Using the entries below, write out the line with "漢字・カタカナ・ひらがな 表記の思想 ブックレット〈書物をひらく〉2", the line with "В Украине предполагается", and every line in between, exactly as each is written.

[DATA FOR ANALYSIS Boundary: Start]

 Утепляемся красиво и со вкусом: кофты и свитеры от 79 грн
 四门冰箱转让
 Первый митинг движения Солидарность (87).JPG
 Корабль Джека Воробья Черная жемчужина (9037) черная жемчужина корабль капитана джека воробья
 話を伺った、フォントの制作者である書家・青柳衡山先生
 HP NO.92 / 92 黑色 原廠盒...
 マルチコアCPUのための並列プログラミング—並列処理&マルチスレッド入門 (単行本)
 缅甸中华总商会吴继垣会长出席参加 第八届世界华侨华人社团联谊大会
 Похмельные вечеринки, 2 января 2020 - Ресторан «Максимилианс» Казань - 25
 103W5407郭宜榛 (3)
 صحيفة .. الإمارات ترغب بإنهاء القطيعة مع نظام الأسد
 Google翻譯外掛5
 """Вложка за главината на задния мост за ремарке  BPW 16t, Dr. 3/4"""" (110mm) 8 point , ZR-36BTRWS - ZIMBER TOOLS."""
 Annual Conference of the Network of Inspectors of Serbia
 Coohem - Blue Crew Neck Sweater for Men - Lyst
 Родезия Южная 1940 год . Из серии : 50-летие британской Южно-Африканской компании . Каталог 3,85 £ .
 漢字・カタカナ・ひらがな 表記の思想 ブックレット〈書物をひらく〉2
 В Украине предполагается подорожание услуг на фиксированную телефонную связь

[DATA FOR ANALYSIS Boundary: End]
[DATA FOR ANALYSIS Boundary: Start]

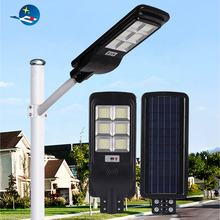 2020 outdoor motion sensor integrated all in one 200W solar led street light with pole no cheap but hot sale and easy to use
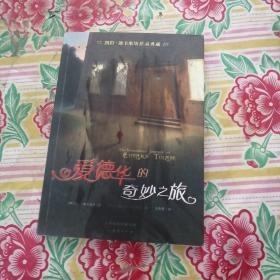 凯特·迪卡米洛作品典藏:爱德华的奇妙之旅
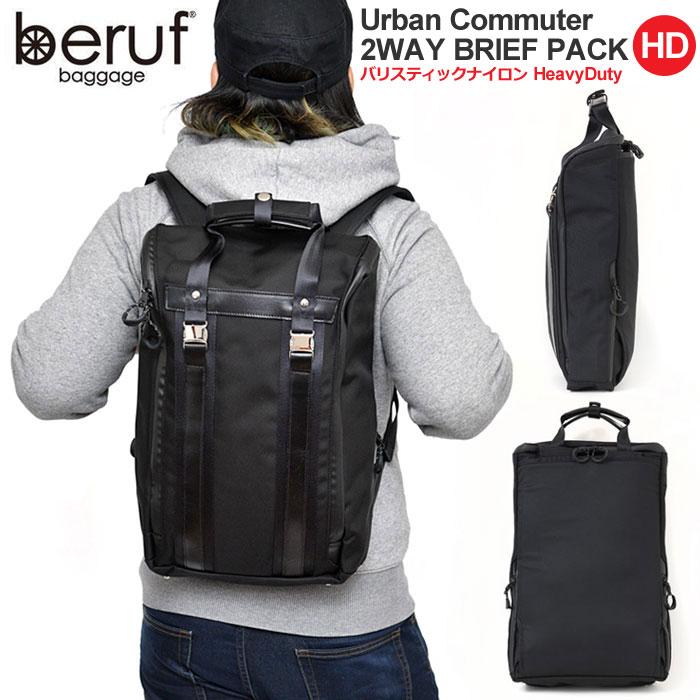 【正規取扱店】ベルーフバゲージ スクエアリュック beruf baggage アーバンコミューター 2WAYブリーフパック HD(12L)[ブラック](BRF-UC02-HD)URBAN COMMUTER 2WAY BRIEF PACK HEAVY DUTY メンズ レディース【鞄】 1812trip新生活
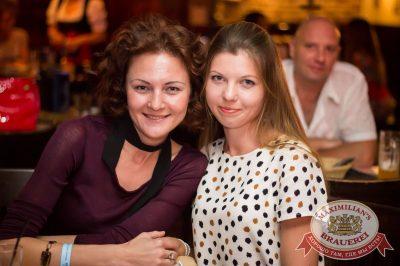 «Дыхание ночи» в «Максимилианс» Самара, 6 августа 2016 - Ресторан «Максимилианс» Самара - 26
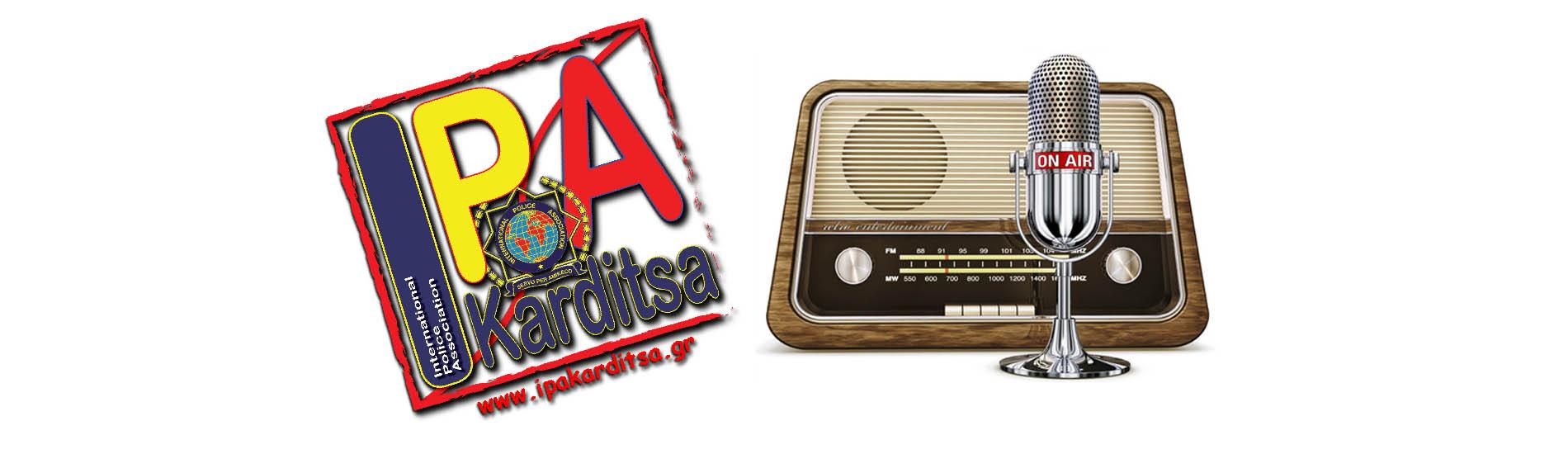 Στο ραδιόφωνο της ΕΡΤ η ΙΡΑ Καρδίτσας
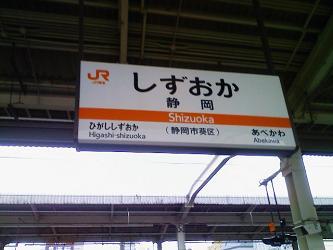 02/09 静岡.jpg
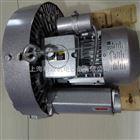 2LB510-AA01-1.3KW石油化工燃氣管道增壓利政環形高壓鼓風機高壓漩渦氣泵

[DATA FOR ANALYSIS Boundary: End]

▸ **YOUR SOLUTION**:
 漢字・カタカナ・ひらがな 表記の思想 ブックレット〈書物をひらく〉2
 В Украине предполагается подорожание услуг на фиксированную телефонную связь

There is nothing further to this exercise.